* **Selected text**
Polishing Your Prose, Part 6: How to Be Smarter than Everyone Else


We've reached the six-month mark of this series. Frankly, no matter what happens next, I'm impressed with myself. Five solid writing posts for your reading enjoyment. You're welcome. 

For this month's Polishing Your Prose segment, I want to talk about smarts. Grammatical smarts, to be exact. If you're my friend in real life, you've heard me rant many times about the word literally. It's used incorrectly the majority of the time, and I think people need to be educated on its correct meaning. I wrote a post about it a few months ago while I was editing a book written by someone who clearly did not understand how to use literally correctly. 

His face literally dripped compassion. 
Umm, no. Ew.

Don't be that person. Know what you're saying and writing. Which brings me to the topic of Part 6: How to Be Smarter than Everyone Else. Two simple rules: know how to use apostrophes and quotation marks.  

But I don't care if I know how to use an apostrophe, you think. And I do know how to use quotation marks. To that I say, you should, and you don't. So let's start with the tiny punctuation mark that instantly gets anyone who has ever addressed a greeting card. 

How to Be Smarter than Everyone Else #1: The Apostrophe

My last name is Bumgarner. I am one person, a singular Bumgarner. 
My husband is a Bumgarner as well. Singular. 
Together, we are a family of two people, plural: the [wait for it...] Bumgarners

For Christmas my in-laws received a decorative platter as a gift. It's currently sitting on a shelf in the living room, and it says this: The Bumgarner's. Clearly whoever wrote this did not understand the correct use of an apostrophe. Here's why: 

An apostrophe denotes possession.

* **Actions to take**
1. In the post on apostrophes, which word does the writer say is used incorrectly the majority of the time?
2. List every distinct written form of the surname Bumgarner that appears in the post on apostrophes.
3. Carry on the post on apostrophes from its final sentence.

* **Supplied records**

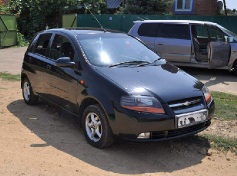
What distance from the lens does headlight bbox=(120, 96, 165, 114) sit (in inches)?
166

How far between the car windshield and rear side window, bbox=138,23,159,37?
5.75 meters

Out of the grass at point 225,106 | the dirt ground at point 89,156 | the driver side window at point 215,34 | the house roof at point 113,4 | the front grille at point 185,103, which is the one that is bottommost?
the grass at point 225,106

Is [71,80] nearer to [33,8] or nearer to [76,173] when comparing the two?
[76,173]

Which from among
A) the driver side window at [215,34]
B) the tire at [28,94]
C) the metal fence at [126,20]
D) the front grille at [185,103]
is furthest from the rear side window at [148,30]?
the front grille at [185,103]

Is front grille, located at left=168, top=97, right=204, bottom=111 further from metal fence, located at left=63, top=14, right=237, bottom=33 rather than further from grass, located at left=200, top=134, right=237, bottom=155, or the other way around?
A: metal fence, located at left=63, top=14, right=237, bottom=33

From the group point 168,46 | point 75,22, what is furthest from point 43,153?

* **The replies**
1. Literally.

2. Bumgarner, Bumgarners, Bumgarner's

3.
Like this: Amanda Bumgarner's apartment. Amanda Bumgarner's husband. So in the case of the platter, the Bumgarner's...what? It's incomplete and incorrect. No one owns anything, so the apostrophe shouldn't be there. Unfortunately, for some unknown reason the absence of an apostrophe looks strange, and everyone starts throwing it in there like it fits. Who was the first person to do this? I don't know, but they should hope I never find them.

I've been training my own dear mother on this very concept. Whenever she addresses an envelope, she wants to add an apostrophe: The Reese's, The Short's, The Anderson's. 

And I have to say, "No, Mom, that's not right." I've given her such a hard time about it that she's stopped doing it, and now she's smarter than everyone else. Or, at least smarter than the people who still do it wrong, which doesn't have to be you if you're paying attention. 

Okay, now what happens if you have plural people who possess something? What then?
Jordan and I together are: the Bumgarners. We own a car, so an apostrophe is needed somewhere to show possession. Here's how it would look:

The Bumgarners' car. 

This is a simple rule that is grossly misused by the majority of English speakers. Become part of the minority who's smarter than the majority and learn how to use an apostrophe to show possession. If nothing is being owned, don't use it.

How to Be Smarter than Everyone Else #2: Quotation Marks

My second concern is that of quotation marks. These are most commonly used with dialogue, as seen in the following sentence: "Why are you so awkward?" she asked.

Here's where it gets tricky: scare quotes. These are quotes around an individual word or phrase, usually when quoting from another source. Hypothetical example sentence: 

My brother went out on a date last night, but he didn't like the girl because he said she "had a pointy nose" and "looked like she had just crawled out of bed."

In this case I'm using scare quotes because I want you to know that those are his exact words. This is a perfectly acceptable use of quotation marks, especially since in this case I wouldn't want anyone to think I said those hypothetical things. 

Quotation marks can also be used to note sarcasm when applicable: I find him "attractive."
This means you don't, in fact, find him attractive. Instead it means that you are using a secret code language that you came up with with your girlfriends. To you, attractive = Giantlike with warts.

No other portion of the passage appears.